Task goal: Return every line in the entries below that contains the string "solar". Case counts.

Dataset records:
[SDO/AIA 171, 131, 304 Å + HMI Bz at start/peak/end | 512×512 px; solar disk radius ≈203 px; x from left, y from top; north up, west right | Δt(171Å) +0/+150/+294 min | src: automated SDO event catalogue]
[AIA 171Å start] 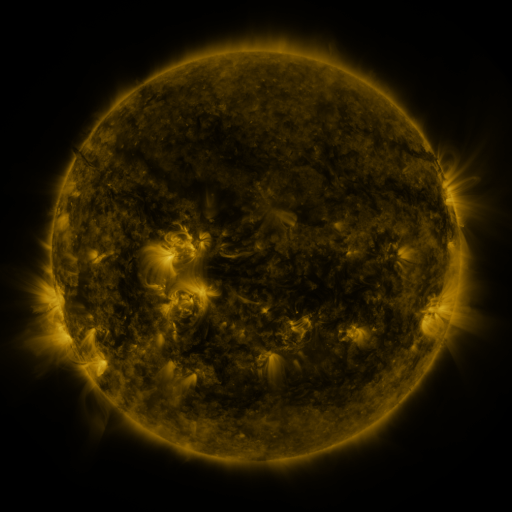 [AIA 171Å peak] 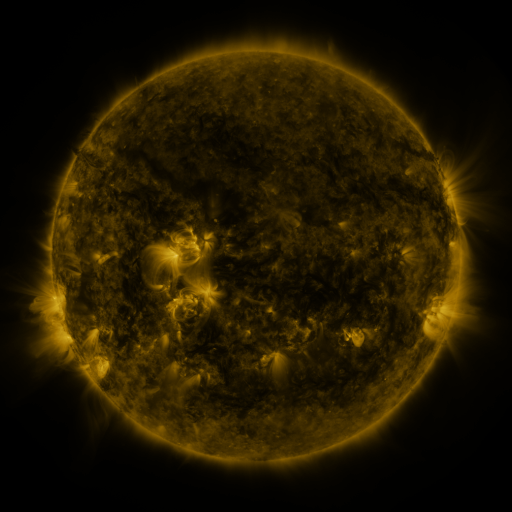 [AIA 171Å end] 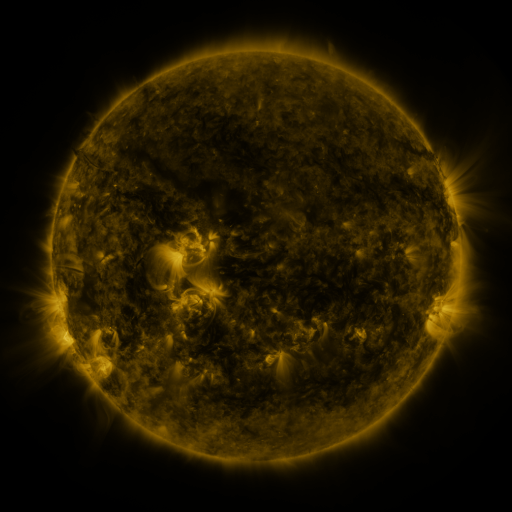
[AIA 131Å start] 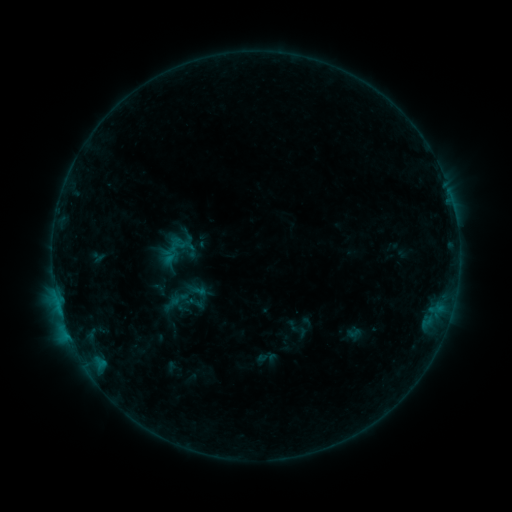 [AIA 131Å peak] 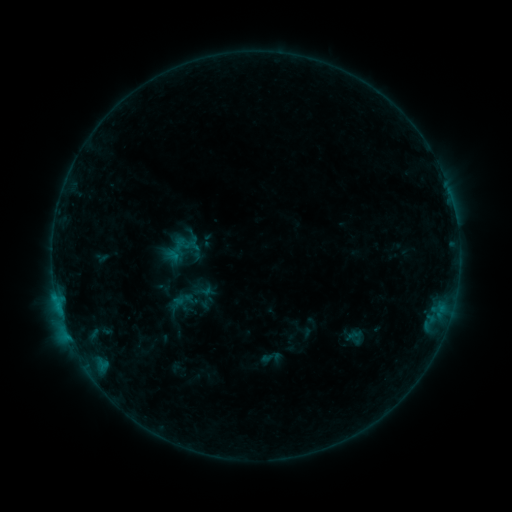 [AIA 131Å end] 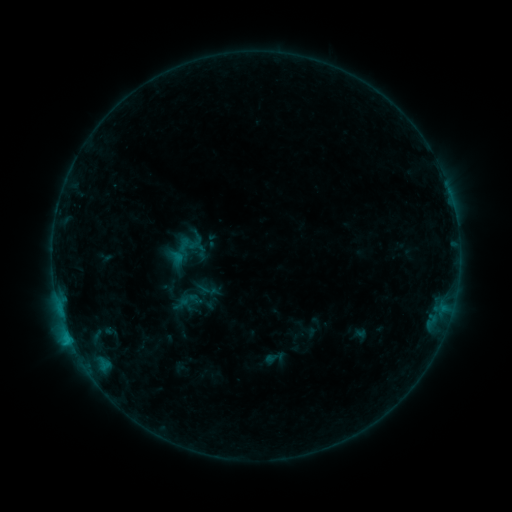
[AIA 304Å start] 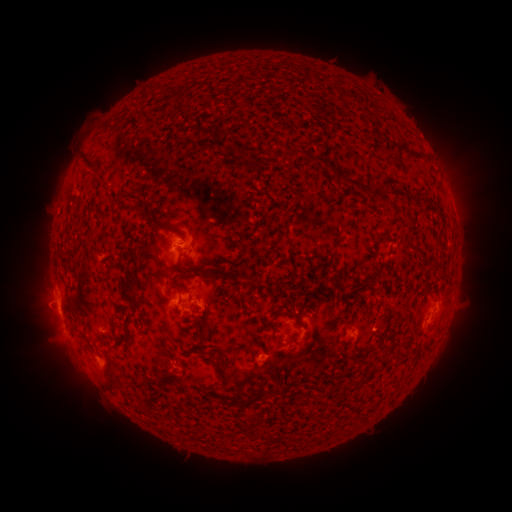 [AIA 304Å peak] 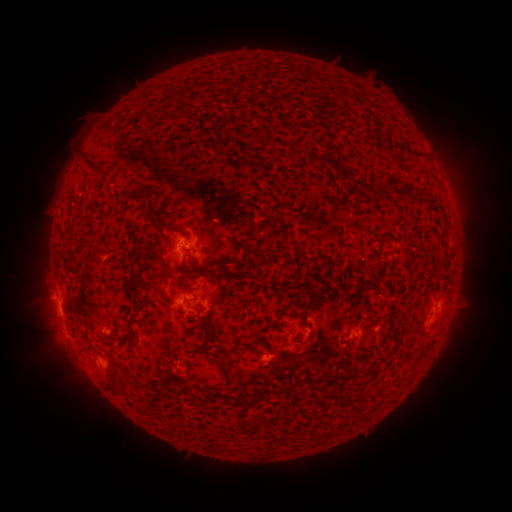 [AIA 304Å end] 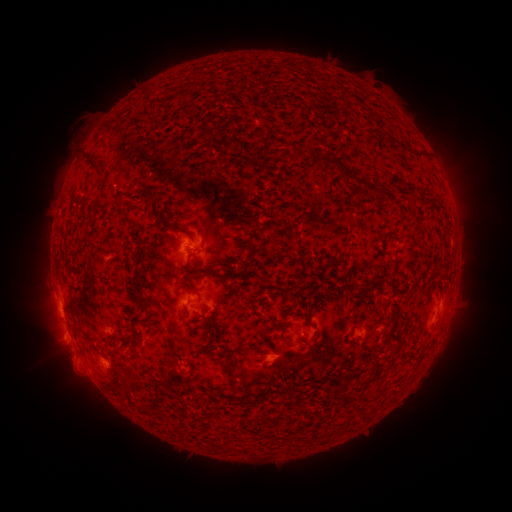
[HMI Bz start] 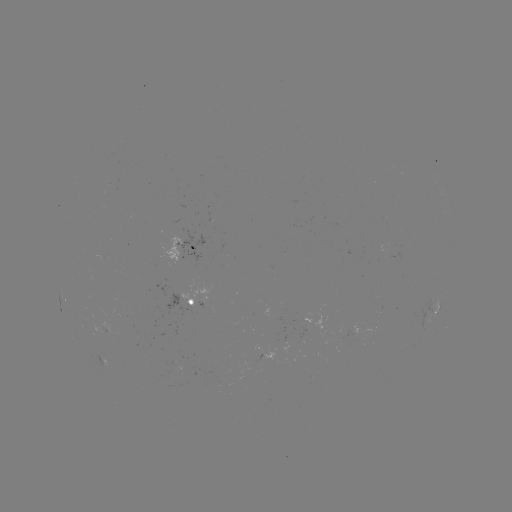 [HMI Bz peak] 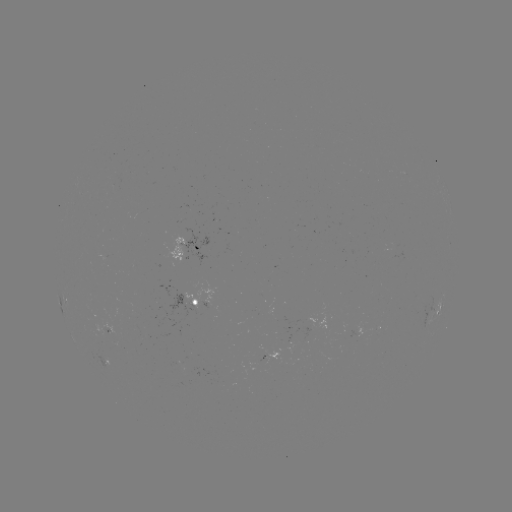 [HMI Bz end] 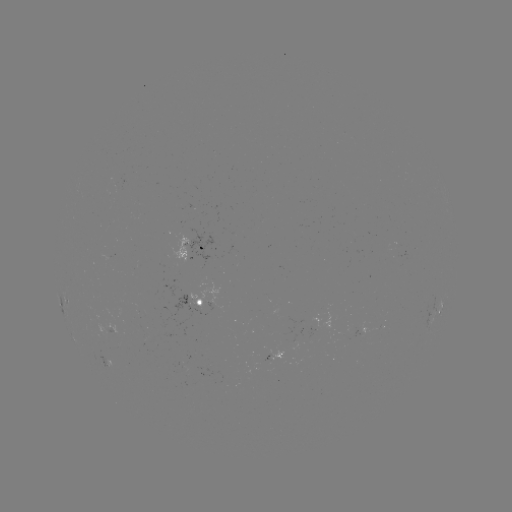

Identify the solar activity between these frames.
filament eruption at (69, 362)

Response below:
[SDO/AIA 171, 131, 304 Å + HMI Bz at start/peak/end | 512×512 px; solar disk radius ≈203 px; x from left, y from top; north up, west right | Δt(171Å) +0/+150/+294 min | src: automated SDO event catalogue]
Identify the solar activity between these frames.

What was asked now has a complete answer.